La jeunesse applaudit, Maria Clara l’embrassa; la harpe est l’instrument dont on joue le plus dans cette province, surtout dans ces occasions.
—Chante, Victoria, chante la Chanson du Mariage! demandèrent les vieilles dames.
Les hommes protestèrent et Victoria, qui avait fort bonne voix, se plaignit d’être enrouée.
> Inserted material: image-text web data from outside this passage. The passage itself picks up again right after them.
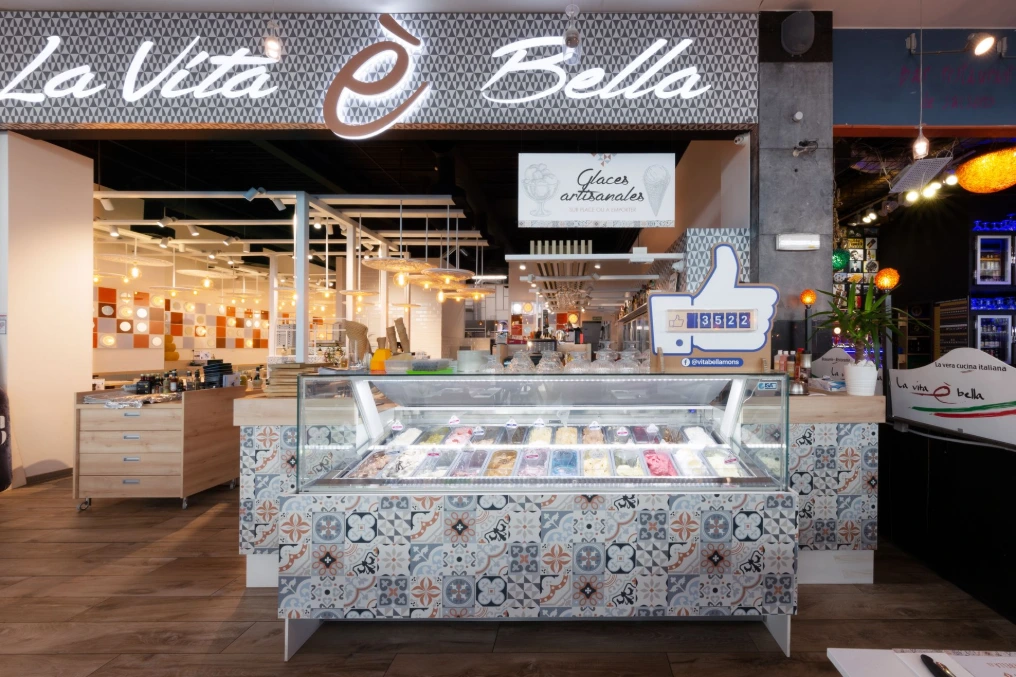 Comptoir glacier habillé de carreaux de ciment — La Vita e Bella - Grands Prés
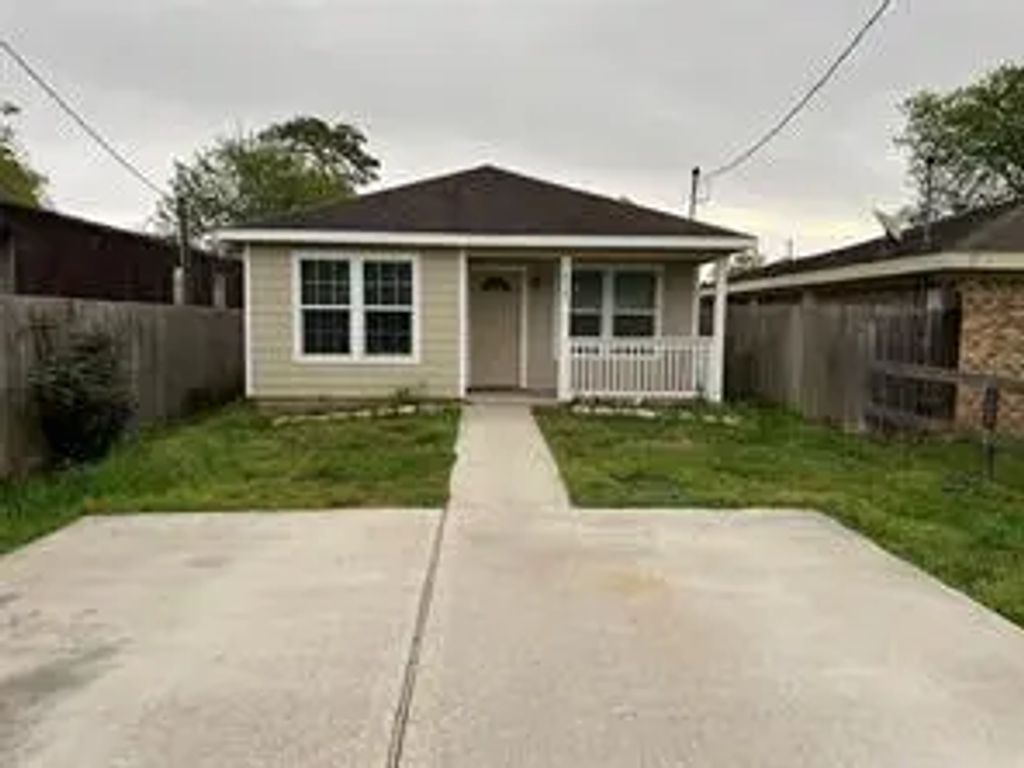4725 10th Street, Bacliff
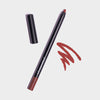 Offener Crayon Lipliner und Make-up-Stift in der Farbe Nugget von LH Cosmetic neben einer rostroten Kritzelei auf weißem Hintergrund.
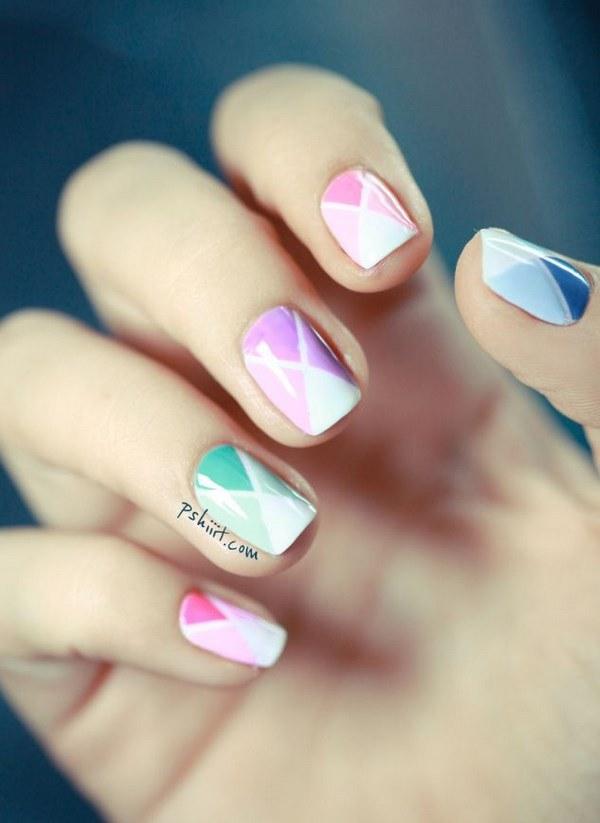 uñas con formas triangulares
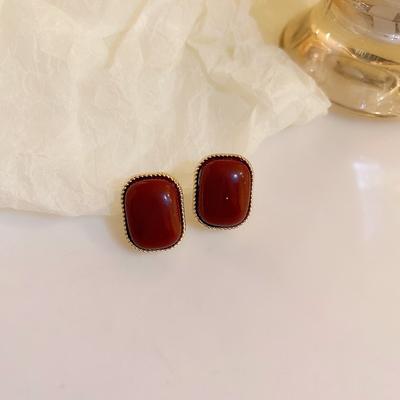 2023 New Fashionable Light Luxury Red Earrings, Niche Design Ins High-end Stud Earrings, Retro Temperament Versatile
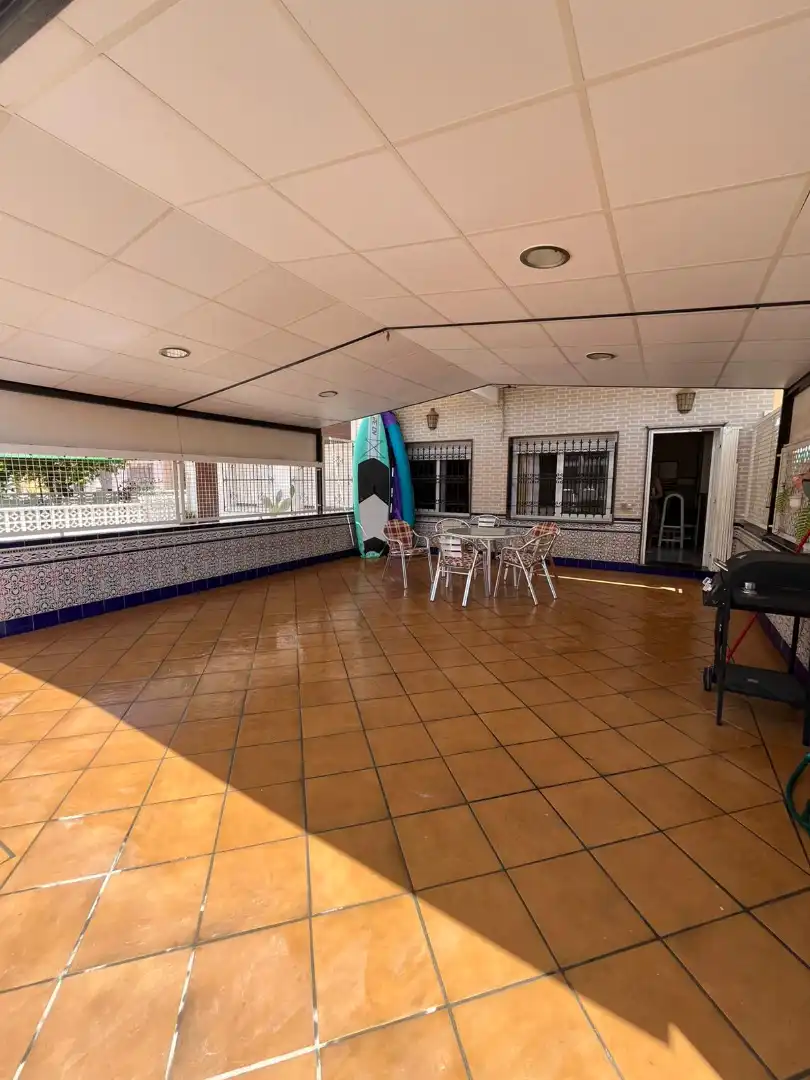 Haus zur Miete in Calle Pintor Vitorio Nicolás 12, imagen 4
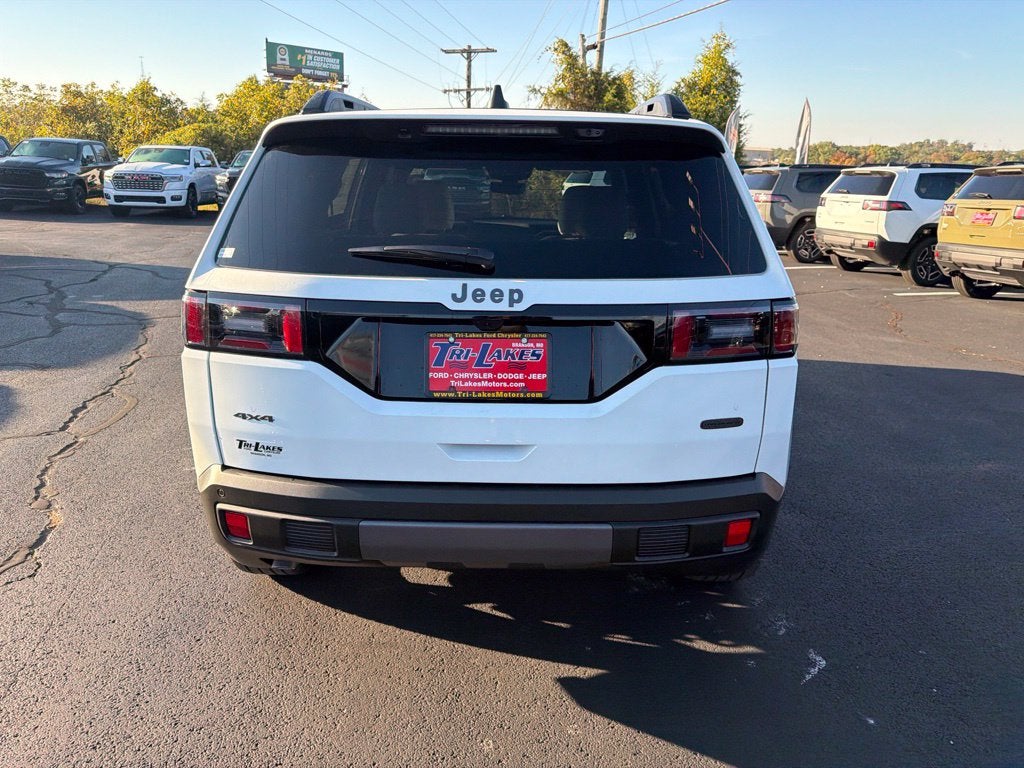 2027 Jeep Cherokee CHEROKEE OVERLAND 4X4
La Chanson du Mariage est une belle élégie tagale où sont peintes toutes les tristesses et toutes les misères de la vie de ménage sans aucune de ses consolations et de ses joies.
Alors, Maria Clara fut à son tour sollicitée.
—Toutes mes chansons sont tristes, dit-elle.
—Cela ne fait rien, lui répondirent ses compagnes.
Elle ne se fit plus prier, prit la harpe et d’une voix vibrante, harmonieuse et pleine de sentiment, chanta ces couplets:
«Les heures sont douces dans la patrie
Où est l’ami, quand brille le soleil.